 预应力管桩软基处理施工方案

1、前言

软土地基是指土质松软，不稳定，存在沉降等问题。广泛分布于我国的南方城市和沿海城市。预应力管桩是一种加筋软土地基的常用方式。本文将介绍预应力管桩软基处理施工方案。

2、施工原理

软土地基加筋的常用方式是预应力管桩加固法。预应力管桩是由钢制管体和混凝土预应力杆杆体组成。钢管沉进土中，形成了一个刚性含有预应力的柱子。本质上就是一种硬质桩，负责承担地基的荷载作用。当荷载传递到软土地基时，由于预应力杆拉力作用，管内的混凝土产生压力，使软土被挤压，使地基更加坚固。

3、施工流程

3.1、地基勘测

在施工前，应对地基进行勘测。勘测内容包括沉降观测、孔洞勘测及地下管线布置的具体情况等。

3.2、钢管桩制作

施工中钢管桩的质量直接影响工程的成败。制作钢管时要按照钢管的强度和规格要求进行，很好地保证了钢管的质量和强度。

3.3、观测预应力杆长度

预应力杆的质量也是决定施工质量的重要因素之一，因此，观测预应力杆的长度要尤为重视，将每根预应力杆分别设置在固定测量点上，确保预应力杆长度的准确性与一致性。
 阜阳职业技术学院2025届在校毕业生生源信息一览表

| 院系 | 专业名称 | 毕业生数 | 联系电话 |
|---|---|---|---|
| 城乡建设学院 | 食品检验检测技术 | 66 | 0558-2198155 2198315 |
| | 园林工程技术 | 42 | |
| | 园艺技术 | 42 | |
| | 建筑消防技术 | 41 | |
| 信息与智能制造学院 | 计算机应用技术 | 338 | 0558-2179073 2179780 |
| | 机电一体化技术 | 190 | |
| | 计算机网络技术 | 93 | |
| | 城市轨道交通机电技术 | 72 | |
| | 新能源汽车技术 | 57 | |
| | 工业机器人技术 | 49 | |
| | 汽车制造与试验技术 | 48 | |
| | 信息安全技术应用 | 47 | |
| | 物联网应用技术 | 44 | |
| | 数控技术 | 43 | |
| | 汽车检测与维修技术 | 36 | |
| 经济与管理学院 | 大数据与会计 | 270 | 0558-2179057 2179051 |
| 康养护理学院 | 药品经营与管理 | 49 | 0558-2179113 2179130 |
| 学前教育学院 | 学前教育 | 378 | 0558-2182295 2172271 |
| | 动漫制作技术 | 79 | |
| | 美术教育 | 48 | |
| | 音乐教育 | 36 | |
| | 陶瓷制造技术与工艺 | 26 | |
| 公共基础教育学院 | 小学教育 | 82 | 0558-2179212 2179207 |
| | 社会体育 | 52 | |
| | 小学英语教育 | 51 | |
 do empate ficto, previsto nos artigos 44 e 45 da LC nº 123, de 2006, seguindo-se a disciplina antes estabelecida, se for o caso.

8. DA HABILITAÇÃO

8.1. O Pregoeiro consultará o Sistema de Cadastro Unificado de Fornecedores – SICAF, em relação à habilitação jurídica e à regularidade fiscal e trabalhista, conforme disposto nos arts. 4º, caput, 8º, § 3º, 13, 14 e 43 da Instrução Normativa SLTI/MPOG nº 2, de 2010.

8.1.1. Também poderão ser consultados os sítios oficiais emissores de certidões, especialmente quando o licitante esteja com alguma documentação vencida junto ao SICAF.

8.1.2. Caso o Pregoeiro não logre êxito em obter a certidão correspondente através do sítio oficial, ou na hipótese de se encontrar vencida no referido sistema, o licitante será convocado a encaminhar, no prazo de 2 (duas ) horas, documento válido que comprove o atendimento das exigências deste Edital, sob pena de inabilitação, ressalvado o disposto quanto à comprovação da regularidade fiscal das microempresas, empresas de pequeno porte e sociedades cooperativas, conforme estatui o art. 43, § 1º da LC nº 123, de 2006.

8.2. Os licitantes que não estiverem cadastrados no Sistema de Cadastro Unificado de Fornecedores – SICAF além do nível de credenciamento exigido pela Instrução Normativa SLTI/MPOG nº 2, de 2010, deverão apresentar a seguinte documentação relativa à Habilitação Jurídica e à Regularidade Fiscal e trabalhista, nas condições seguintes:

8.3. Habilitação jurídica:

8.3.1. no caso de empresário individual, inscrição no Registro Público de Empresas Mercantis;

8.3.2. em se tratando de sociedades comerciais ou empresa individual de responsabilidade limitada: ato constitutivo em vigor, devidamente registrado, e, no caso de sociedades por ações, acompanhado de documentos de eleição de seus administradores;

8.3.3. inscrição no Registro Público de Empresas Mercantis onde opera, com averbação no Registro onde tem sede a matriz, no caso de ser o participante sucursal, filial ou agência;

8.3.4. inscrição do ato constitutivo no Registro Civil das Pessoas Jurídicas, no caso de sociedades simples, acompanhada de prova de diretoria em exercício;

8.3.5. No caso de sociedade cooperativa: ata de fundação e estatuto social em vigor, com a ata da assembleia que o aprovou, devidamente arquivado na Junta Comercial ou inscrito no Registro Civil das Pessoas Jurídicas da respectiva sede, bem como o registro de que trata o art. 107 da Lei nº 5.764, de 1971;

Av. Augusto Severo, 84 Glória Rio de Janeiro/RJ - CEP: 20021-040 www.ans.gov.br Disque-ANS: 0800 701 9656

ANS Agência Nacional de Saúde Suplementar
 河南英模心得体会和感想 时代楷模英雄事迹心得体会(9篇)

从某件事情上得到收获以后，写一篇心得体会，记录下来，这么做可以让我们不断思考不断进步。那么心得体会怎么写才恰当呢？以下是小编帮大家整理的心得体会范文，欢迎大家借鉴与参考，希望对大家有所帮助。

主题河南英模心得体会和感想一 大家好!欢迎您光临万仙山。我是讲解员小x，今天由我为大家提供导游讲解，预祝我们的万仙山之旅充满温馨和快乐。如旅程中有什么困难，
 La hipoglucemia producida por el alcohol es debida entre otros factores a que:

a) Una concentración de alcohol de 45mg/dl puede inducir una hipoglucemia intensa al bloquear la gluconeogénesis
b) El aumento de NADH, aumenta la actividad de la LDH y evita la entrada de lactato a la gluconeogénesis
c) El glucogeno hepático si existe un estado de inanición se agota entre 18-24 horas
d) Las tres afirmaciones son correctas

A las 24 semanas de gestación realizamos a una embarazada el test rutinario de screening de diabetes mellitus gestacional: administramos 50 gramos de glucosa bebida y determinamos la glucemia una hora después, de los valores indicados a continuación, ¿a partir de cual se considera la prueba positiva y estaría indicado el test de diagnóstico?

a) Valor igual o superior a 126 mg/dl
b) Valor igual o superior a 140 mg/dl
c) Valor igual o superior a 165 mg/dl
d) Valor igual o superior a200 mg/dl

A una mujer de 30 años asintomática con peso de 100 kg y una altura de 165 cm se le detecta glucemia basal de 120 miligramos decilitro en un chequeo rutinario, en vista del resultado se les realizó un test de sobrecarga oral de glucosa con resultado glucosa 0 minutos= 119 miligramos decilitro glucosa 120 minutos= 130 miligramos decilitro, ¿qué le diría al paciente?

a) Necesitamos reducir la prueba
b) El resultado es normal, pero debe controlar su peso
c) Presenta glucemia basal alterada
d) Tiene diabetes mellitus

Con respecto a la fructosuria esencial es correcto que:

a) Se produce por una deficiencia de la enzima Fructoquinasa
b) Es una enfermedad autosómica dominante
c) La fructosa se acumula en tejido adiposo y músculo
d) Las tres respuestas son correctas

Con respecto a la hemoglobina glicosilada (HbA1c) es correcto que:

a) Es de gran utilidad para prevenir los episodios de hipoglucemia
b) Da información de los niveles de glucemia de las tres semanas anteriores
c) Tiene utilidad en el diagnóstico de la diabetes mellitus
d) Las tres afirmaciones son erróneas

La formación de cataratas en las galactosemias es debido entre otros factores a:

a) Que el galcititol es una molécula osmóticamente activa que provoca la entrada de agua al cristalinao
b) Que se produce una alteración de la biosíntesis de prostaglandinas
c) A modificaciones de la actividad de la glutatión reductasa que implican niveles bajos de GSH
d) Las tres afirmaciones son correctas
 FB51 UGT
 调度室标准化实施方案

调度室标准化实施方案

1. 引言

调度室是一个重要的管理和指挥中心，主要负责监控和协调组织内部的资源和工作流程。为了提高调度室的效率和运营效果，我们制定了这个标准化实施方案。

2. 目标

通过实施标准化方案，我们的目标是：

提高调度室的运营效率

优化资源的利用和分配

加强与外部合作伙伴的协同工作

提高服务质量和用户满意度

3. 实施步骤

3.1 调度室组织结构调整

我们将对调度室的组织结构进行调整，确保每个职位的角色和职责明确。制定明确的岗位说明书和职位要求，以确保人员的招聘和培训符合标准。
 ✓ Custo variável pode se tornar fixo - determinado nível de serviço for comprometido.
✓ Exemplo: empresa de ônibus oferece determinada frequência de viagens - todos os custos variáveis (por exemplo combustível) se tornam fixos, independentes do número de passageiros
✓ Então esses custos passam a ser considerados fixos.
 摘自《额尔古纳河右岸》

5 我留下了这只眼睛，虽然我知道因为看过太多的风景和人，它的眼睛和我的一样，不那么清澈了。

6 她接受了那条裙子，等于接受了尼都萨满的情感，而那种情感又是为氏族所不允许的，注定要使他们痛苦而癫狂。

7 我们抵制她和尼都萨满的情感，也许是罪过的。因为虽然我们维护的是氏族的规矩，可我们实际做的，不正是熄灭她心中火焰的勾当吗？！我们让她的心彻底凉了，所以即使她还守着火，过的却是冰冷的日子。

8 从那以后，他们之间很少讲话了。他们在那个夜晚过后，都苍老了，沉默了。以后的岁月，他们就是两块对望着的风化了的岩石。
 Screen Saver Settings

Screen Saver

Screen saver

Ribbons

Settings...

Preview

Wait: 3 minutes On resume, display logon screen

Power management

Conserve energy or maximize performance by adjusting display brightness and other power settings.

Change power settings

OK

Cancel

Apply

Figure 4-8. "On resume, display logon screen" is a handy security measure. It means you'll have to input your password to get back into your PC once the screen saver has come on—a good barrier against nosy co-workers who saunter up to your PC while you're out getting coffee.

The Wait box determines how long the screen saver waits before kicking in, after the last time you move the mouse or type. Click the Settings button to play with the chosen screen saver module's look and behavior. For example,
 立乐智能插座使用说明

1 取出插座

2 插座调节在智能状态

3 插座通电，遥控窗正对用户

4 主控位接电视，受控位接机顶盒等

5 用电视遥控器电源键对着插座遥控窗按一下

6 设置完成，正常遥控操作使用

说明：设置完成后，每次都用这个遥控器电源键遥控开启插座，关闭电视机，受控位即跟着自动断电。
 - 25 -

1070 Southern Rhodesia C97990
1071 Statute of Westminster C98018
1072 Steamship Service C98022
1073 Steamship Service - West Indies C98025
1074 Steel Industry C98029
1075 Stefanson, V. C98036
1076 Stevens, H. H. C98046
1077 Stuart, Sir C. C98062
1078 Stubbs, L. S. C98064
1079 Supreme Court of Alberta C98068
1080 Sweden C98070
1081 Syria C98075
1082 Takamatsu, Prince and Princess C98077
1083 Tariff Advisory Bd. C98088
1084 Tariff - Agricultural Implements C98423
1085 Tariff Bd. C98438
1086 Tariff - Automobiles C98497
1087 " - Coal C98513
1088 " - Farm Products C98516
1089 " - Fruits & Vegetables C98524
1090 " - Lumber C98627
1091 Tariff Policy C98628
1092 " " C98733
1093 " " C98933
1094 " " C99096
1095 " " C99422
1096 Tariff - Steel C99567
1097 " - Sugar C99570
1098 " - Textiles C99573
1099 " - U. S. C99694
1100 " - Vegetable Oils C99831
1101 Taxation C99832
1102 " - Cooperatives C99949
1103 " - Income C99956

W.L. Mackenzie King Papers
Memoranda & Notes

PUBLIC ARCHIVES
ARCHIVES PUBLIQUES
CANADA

******

*Task goal*:
Please go through the data above and copy each line that has the word "resultado".

*Solution for this task*:
A una mujer de 30 años asintomática con peso de 100 kg y una altura de 165 cm se le detecta glucemia basal de 120 miligramos decilitro en un chequeo rutinario, en vista del resultado se les realizó un test de sobrecarga oral de glucosa con resultado glucosa 0 minutos= 119 miligramos decilitro glucosa 120 minutos= 130 miligramos decilitro, ¿qué le diría al paciente?
b) El resultado es normal, pero debe controlar su peso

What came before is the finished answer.